Reproduce each of the records below word for word.

* Start INPUT RECORDS *

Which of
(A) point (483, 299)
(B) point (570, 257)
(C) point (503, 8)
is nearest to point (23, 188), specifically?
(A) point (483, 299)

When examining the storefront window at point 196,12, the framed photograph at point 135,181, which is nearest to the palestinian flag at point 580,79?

* End INPUT RECORDS *

**TASK OUTPUT:**
Which of
(A) point (483, 299)
(B) point (570, 257)
(C) point (503, 8)
is nearest to point (23, 188), specifically?
(A) point (483, 299)

When examining the storefront window at point 196,12, the framed photograph at point 135,181, which is nearest to the palestinian flag at point 580,79?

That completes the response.